The “Fondamentale” line (as its name suggests) is for more basic issues, like skin’s need for hydration or nutrition, and it is meant to be used in a cream base as a second step in the treatment regimen.
“The hermetically sealed capsules protect the active ingredients, so they can give the most possible [effect] during the formulation, just before application,” said Thomas Dauxerre, another cofounder of Romy Paris, whose parent company is AC&B.
Both the serum and two creams, with a lighter and a heavier texture, are housed in the back of the contraption called “Figure,” which is described as a mini-laboratory.
“Figure is a beauty assistant,” explained Acas, of the machine that has already been trademarked in France, with countries abroad in the works, and whose streamline design was created by Servaire & Co. The gizmo stands 1.1 feet high and weighs almost six pounds.
Via Bluetooth it can tell the Romy Paris app if the stock of base products in it is running low.
Once people receive their formula information, they can feed up to three capsules into Figure, where the active ingredients are mixed with a base. Seven to nine seconds after the touch of a button, a 1-ml. dose of serum or cream pops out on a spatula.
Gérard Redziniak, a scientific consultant and dermocosmetology inventor who works on the Romy Paris project, said that its introduction reminds him of the cosmetic sea change experienced 30 years ago when he helped launch Christian Dior’s Capture brand.
“It was a revolution,” said Redziniak, adding that Romy is as well, since it allows people to formulate their own treatment on a daily, up-to-the-minute basis according to skin’s specific needs. He lauded the capsules’ “super protected,” highly active, fresh ingredients that contain no preservatives.
“We respond to a need of daily health for our skin,” said Redziniak.
Five hundred Figure machines can currently be preordered online, through romy-paris.com. Each sells for 490 euros, or $547 at current exchange, and comes with three months’ worth of treatment, including one 30-ml. serum with two boxes (or 56 doses) of Evolutive capsules and one 30-ml. cream with a box of Fondamentale capsules. Deliveries of these will be made prior to Christmas.
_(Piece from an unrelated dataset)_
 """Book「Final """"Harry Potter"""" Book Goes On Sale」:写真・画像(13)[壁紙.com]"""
Individual boxes of 28 capsules will be priced from 26 euros to 38 euros, or $29 to $42.40. A 30-ml. serum is 25 euros, or $27.90, while a 30-ml. cream is 20 euros, or $22.30.
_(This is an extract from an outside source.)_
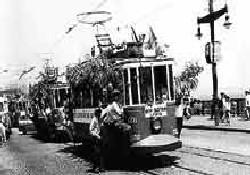 Tramvay 43 yıl sonra köprüde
In the meantime, more capsule types are being developed, and Romy’s app will keep evolving, too, its founders said.
Executives at the brand explained that the overall concept can be broadened greatly — to involve hair-care products or a rollout to dermatologists’ offices, spas and beauty institutes, for instance.
Other ideas include opening a Romy boutique, ideally in Paris, within two years and having department store shop-in-shops. Cobranding could be in the cards, as well.